Stored entries:

________________________________________

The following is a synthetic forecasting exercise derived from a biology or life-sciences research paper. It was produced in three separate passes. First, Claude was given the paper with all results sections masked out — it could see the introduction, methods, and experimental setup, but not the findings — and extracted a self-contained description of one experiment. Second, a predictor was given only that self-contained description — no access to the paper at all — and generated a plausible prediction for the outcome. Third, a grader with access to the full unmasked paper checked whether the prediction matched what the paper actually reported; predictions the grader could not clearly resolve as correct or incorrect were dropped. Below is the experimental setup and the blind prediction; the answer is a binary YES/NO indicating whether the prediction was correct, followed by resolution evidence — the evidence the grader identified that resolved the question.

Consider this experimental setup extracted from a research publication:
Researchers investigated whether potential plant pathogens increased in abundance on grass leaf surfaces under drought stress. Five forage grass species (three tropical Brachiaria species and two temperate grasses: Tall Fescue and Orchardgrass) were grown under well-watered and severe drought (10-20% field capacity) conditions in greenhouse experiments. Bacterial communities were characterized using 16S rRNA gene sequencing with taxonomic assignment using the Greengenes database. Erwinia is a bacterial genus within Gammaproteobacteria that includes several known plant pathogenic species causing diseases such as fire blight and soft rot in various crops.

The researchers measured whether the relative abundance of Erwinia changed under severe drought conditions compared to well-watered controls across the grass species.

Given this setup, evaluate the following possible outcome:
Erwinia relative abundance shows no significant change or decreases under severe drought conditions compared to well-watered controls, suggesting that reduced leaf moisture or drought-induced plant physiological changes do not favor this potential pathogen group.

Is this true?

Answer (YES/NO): YES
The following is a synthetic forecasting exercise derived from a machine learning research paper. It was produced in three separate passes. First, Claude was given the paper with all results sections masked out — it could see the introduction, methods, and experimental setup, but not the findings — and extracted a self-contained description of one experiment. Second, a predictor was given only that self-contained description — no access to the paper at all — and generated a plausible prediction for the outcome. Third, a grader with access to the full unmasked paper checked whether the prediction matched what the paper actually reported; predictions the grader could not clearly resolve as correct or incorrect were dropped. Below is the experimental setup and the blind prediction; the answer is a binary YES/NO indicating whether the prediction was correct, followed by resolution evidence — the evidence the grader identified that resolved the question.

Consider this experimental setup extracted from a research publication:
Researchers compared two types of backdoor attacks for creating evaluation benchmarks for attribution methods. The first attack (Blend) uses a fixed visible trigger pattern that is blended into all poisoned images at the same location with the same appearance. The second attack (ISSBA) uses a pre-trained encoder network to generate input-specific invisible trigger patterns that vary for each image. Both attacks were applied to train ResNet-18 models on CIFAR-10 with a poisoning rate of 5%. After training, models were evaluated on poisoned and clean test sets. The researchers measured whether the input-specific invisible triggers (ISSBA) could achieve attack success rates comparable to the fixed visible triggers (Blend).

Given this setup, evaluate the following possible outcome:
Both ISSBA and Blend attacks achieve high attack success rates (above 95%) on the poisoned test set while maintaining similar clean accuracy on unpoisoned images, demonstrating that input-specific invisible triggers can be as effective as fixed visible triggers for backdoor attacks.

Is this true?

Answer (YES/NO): YES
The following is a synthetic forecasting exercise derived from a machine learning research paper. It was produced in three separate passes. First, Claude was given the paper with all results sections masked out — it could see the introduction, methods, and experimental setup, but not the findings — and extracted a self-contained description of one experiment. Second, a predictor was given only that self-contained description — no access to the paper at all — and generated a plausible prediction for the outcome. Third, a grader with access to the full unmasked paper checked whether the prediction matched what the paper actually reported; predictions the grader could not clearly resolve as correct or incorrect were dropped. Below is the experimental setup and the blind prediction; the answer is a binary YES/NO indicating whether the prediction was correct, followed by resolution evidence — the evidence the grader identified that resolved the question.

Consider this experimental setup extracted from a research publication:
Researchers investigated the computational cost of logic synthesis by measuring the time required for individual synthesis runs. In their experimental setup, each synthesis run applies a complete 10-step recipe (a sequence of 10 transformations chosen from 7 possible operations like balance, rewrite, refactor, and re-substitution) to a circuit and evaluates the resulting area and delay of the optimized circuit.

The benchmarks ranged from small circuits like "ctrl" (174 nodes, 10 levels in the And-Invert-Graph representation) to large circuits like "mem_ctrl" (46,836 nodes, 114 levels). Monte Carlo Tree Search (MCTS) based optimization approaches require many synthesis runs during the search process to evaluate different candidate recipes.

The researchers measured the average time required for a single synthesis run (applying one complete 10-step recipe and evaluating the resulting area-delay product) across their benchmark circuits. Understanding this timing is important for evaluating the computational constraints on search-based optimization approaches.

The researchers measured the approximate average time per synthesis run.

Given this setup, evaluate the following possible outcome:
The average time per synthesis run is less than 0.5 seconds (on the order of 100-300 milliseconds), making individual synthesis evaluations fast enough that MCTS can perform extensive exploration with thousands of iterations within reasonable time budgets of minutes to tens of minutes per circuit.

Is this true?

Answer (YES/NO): NO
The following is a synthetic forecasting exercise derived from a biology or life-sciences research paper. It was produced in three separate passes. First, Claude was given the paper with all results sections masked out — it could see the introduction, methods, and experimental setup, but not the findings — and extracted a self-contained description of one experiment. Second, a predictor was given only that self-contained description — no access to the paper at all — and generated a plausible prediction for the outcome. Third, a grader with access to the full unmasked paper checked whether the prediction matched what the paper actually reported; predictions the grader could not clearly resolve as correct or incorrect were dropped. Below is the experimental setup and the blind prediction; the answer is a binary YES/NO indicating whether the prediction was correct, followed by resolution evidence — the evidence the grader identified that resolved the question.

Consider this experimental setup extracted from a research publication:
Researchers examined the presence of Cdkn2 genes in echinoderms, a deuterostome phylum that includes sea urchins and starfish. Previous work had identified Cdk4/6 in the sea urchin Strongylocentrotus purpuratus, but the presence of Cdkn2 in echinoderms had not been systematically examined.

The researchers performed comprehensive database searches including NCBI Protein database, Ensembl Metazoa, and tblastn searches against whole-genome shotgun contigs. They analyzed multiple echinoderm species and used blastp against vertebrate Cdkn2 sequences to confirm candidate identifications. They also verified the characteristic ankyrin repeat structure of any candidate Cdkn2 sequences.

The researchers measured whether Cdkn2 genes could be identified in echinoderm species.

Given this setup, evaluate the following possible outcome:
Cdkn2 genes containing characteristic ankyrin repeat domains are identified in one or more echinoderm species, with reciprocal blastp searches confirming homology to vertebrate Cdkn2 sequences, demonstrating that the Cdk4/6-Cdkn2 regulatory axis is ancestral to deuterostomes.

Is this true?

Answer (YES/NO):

________________________________________

* _Task details_: Line by line, transcribe all of the records exactly.

* _Written answer_:
The following is a synthetic forecasting exercise derived from a biology or life-sciences research paper. It was produced in three separate passes. First, Claude was given the paper with all results sections masked out — it could see the introduction, methods, and experimental setup, but not the findings — and extracted a self-contained description of one experiment. Second, a predictor was given only that self-contained description — no access to the paper at all — and generated a plausible prediction for the outcome. Third, a grader with access to the full unmasked paper checked whether the prediction matched what the paper actually reported; predictions the grader could not clearly resolve as correct or incorrect were dropped. Below is the experimental setup and the blind prediction; the answer is a binary YES/NO indicating whether the prediction was correct, followed by resolution evidence — the evidence the grader identified that resolved the question.

Consider this experimental setup extracted from a research publication:
Researchers investigated whether potential plant pathogens increased in abundance on grass leaf surfaces under drought stress. Five forage grass species (three tropical Brachiaria species and two temperate grasses: Tall Fescue and Orchardgrass) were grown under well-watered and severe drought (10-20% field capacity) conditions in greenhouse experiments. Bacterial communities were characterized using 16S rRNA gene sequencing with taxonomic assignment using the Greengenes database. Erwinia is a bacterial genus within Gammaproteobacteria that includes several known plant pathogenic species causing diseases such as fire blight and soft rot in various crops.

The researchers measured whether the relative abundance of Erwinia changed under severe drought conditions compared to well-watered controls across the grass species.

Given this setup, evaluate the following possible outcome:
Erwinia relative abundance shows no significant change or decreases under severe drought conditions compared to well-watered controls, suggesting that reduced leaf moisture or drought-induced plant physiological changes do not favor this potential pathogen group.

Is this true?

Answer (YES/NO): YES
The following is a synthetic forecasting exercise derived from a machine learning research paper. It was produced in three separate passes. First, Claude was given the paper with all results sections masked out — it could see the introduction, methods, and experimental setup, but not the findings — and extracted a self-contained description of one experiment. Second, a predictor was given only that self-contained description — no access to the paper at all — and generated a plausible prediction for the outcome. Third, a grader with access to the full unmasked paper checked whether the prediction matched what the paper actually reported; predictions the grader could not clearly resolve as correct or incorrect were dropped. Below is the experimental setup and the blind prediction; the answer is a binary YES/NO indicating whether the prediction was correct, followed by resolution evidence — the evidence the grader identified that resolved the question.

Consider this experimental setup extracted from a research publication:
Researchers compared two types of backdoor attacks for creating evaluation benchmarks for attribution methods. The first attack (Blend) uses a fixed visible trigger pattern that is blended into all poisoned images at the same location with the same appearance. The second attack (ISSBA) uses a pre-trained encoder network to generate input-specific invisible trigger patterns that vary for each image. Both attacks were applied to train ResNet-18 models on CIFAR-10 with a poisoning rate of 5%. After training, models were evaluated on poisoned and clean test sets. The researchers measured whether the input-specific invisible triggers (ISSBA) could achieve attack success rates comparable to the fixed visible triggers (Blend).

Given this setup, evaluate the following possible outcome:
Both ISSBA and Blend attacks achieve high attack success rates (above 95%) on the poisoned test set while maintaining similar clean accuracy on unpoisoned images, demonstrating that input-specific invisible triggers can be as effective as fixed visible triggers for backdoor attacks.

Is this true?

Answer (YES/NO): YES
The following is a synthetic forecasting exercise derived from a machine learning research paper. It was produced in three separate passes. First, Claude was given the paper with all results sections masked out — it could see the introduction, methods, and experimental setup, but not the findings — and extracted a self-contained description of one experiment. Second, a predictor was given only that self-contained description — no access to the paper at all — and generated a plausible prediction for the outcome. Third, a grader with access to the full unmasked paper checked whether the prediction matched what the paper actually reported; predictions the grader could not clearly resolve as correct or incorrect were dropped. Below is the experimental setup and the blind prediction; the answer is a binary YES/NO indicating whether the prediction was correct, followed by resolution evidence — the evidence the grader identified that resolved the question.

Consider this experimental setup extracted from a research publication:
Researchers investigated the computational cost of logic synthesis by measuring the time required for individual synthesis runs. In their experimental setup, each synthesis run applies a complete 10-step recipe (a sequence of 10 transformations chosen from 7 possible operations like balance, rewrite, refactor, and re-substitution) to a circuit and evaluates the resulting area and delay of the optimized circuit.

The benchmarks ranged from small circuits like "ctrl" (174 nodes, 10 levels in the And-Invert-Graph representation) to large circuits like "mem_ctrl" (46,836 nodes, 114 levels). Monte Carlo Tree Search (MCTS) based optimization approaches require many synthesis runs during the search process to evaluate different candidate recipes.

The researchers measured the average time required for a single synthesis run (applying one complete 10-step recipe and evaluating the resulting area-delay product) across their benchmark circuits. Understanding this timing is important for evaluating the computational constraints on search-based optimization approaches.

The researchers measured the approximate average time per synthesis run.

Given this setup, evaluate the following possible outcome:
The average time per synthesis run is less than 0.5 seconds (on the order of 100-300 milliseconds), making individual synthesis evaluations fast enough that MCTS can perform extensive exploration with thousands of iterations within reasonable time budgets of minutes to tens of minutes per circuit.

Is this true?

Answer (YES/NO): NO
The following is a synthetic forecasting exercise derived from a biology or life-sciences research paper. It was produced in three separate passes. First, Claude was given the paper with all results sections masked out — it could see the introduction, methods, and experimental setup, but not the findings — and extracted a self-contained description of one experiment. Second, a predictor was given only that self-contained description — no access to the paper at all — and generated a plausible prediction for the outcome. Third, a grader with access to the full unmasked paper checked whether the prediction matched what the paper actually reported; predictions the grader could not clearly resolve as correct or incorrect were dropped. Below is the experimental setup and the blind prediction; the answer is a binary YES/NO indicating whether the prediction was correct, followed by resolution evidence — the evidence the grader identified that resolved the question.

Consider this experimental setup extracted from a research publication:
Researchers examined the presence of Cdkn2 genes in echinoderms, a deuterostome phylum that includes sea urchins and starfish. Previous work had identified Cdk4/6 in the sea urchin Strongylocentrotus purpuratus, but the presence of Cdkn2 in echinoderms had not been systematically examined.

The researchers performed comprehensive database searches including NCBI Protein database, Ensembl Metazoa, and tblastn searches against whole-genome shotgun contigs. They analyzed multiple echinoderm species and used blastp against vertebrate Cdkn2 sequences to confirm candidate identifications. They also verified the characteristic ankyrin repeat structure of any candidate Cdkn2 sequences.

The researchers measured whether Cdkn2 genes could be identified in echinoderm species.

Given this setup, evaluate the following possible outcome:
Cdkn2 genes containing characteristic ankyrin repeat domains are identified in one or more echinoderm species, with reciprocal blastp searches confirming homology to vertebrate Cdkn2 sequences, demonstrating that the Cdk4/6-Cdkn2 regulatory axis is ancestral to deuterostomes.

Is this true?

Answer (YES/NO):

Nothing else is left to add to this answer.